*Activity list*:
**1.** In the passage on Mainake below, reproduce the text from "The mythical Greek" to "the Phoenician-Punic Malaka.".
**2.** According to the passage on Mainake below, why did Strabo reject the view that Mainake and Malaca were the same city? Answer in one to three sentences.
**3.** Translate this sentence from the passage on Mainake below into Spanish: "The ruins mentioned by Strabo were still visible in the 1st century BC, and could only belong to a place that was already vacated in the Roman period, as occurred in Cerro del Villar but not in Malaka."

The mythical Greek colony of Mainake existed for at least two centuries. The name appears to be derived from the μαίνη (maínē). There are several ancient documents that mention its existence and discuss its intensive commercial activity. Strabo and other ancient historians placed it east of Malaka, but recent archaeological investigations suggest that the site of the 8th century BC Phoenician settlement at Cerro del Villar, less than 5 kilometres (3 miles) west of the original site of Malaka, corresponds to the location of the Greek colony. According to the ancient sources it was gradually abandoned after the battle of Alalia and the consequent collapse of the Phocaean Greek trade, which led the native inhabitants to shift their residence to the Phoenician-Punic Malaka.

The Greek historian and geographer Strabo (64 BC–24 AD) says in his Geographica that in his time some thought this colony was the city of Malaca, a supposition he contradicted by pointing out that the ruins of Mainake could still be seen near Malaca and showed the regular urban plan of the Greeks, versus the haphazard Semitic layout of Malaka:

The first city on this coastline is Malaca, which is as far distant from Calpe as Gades is. It is a market for the nomad tribes from the opposite coast, and it also has great establishments for salting fish. Some suppose it to be the same as Maenaca, which tradition reports to be the farthest west of the Phocaean cities; but this is not true. On the contrary, the city of Maenaca is farther away from Calpe, and is now in ruins, though it still preserves traces of having been a Grecian city, whereas Malaca is nearer, and Phoenician in its configuration. [Calpe is an ancient name for Gibraltar].

The layout of ancient Malaka is unknown, but its location on a hill at the foot of Mount Gibralfaro suggests it was a more dense and irregular urban cluster than neighbouring Cerro del Villar, that is, Mainake. Traces of ancient landings there, as of a port, correspond with the description in the Periplous. The ruins mentioned by Strabo were still visible in the 1st century BC, and could only belong to a place that was already vacated in the Roman period, as occurred in Cerro del Villar but not in Malaka. The Phoenician city at Cerro del Villar lay in ruins at the beginning of the 6th century BC, when it was apparently resettled by the Phocaean Greeks.

According to the Barrington Atlas of the Greek and Roman World, its probable location is the hill of Cerro del Peñón, near the mouth of river Vélez, at the south of Vélez Malaga.

*Given information*:
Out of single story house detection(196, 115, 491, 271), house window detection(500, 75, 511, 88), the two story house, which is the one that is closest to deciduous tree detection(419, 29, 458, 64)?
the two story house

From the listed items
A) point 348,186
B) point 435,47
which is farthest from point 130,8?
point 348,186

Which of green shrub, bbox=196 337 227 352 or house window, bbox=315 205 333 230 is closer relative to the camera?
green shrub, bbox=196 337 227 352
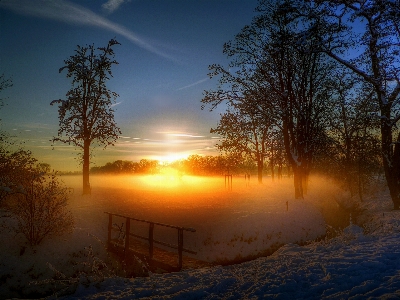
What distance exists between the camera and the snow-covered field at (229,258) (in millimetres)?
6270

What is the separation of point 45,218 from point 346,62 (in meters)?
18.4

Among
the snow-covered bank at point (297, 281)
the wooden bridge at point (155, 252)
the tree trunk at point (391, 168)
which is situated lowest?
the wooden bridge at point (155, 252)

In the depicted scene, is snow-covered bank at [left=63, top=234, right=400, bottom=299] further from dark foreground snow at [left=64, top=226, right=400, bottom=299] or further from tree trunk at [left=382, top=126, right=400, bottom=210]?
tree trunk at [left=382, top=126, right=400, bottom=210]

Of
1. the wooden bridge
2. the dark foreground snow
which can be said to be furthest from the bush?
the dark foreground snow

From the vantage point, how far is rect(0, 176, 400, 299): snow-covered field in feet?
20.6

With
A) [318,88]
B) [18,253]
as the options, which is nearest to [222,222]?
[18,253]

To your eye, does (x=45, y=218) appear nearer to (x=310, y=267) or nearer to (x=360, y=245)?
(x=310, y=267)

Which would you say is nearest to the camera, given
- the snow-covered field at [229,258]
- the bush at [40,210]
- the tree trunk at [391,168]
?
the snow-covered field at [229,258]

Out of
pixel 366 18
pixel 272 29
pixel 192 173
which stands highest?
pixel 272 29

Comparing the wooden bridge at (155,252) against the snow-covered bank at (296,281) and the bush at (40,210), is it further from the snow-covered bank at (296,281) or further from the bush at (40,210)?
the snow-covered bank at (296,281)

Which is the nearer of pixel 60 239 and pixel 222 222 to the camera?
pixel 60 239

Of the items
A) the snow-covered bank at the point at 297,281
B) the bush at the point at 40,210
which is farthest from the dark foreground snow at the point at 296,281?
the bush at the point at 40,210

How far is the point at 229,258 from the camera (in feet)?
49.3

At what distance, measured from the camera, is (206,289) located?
--
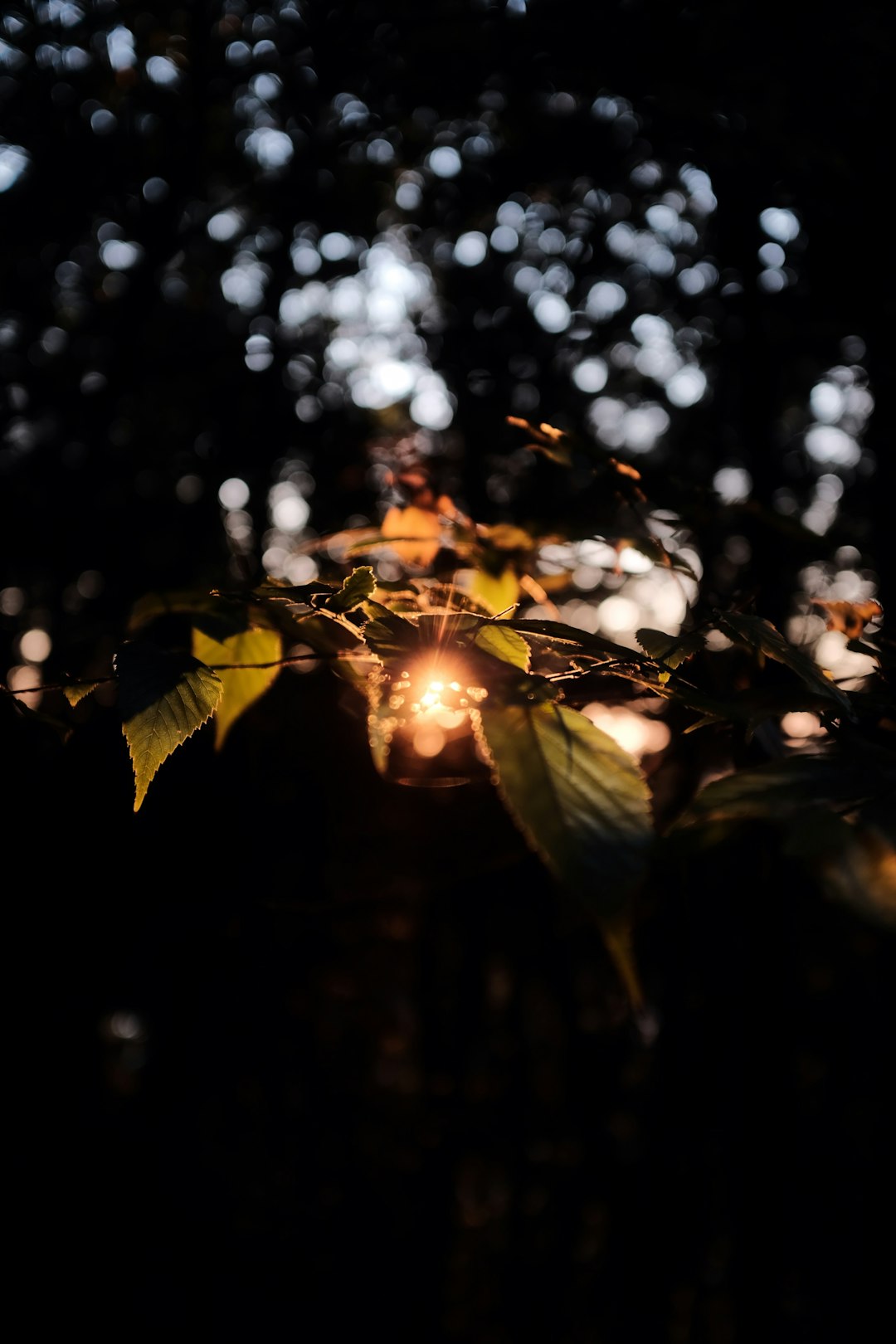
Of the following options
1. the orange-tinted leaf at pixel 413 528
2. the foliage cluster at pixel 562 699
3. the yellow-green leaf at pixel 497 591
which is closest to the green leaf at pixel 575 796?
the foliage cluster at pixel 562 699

*Solutions to each task*:
**1.**
The mythical Greek colony of Mainake existed for at least two centuries. The name appears to be derived from the μαίνη (maínē). There are several ancient documents that mention its existence and discuss its intensive commercial activity. Strabo and other ancient historians placed it east of Malaka, but recent archaeological investigations suggest that the site of the 8th century BC Phoenician settlement at Cerro del Villar, less than 5 kilometres (3 miles) west of the original site of Malaka, corresponds to the location of the Greek colony. According to the ancient sources it was gradually abandoned after the battle of Alalia and the consequent collapse of the Phocaean Greek trade, which led the native inhabitants to shift their residence to the Phoenician-Punic Malaka.

**2.** Strabo pointed out that the ruins of Mainake could still be seen near Malaca and kept traces of a Greek city with a regular urban plan, while Malaca had a haphazard Phoenician layout. He also noted that Mainake lay farther from Calpe than Malaca did.

**3.** Las ruinas mencionadas por Estrabón todavía eran visibles en el siglo I a. C., y solo podían pertenecer a un lugar que ya estaba deshabitado en el período romano, como ocurrió en Cerro del Villar pero no en Malaka.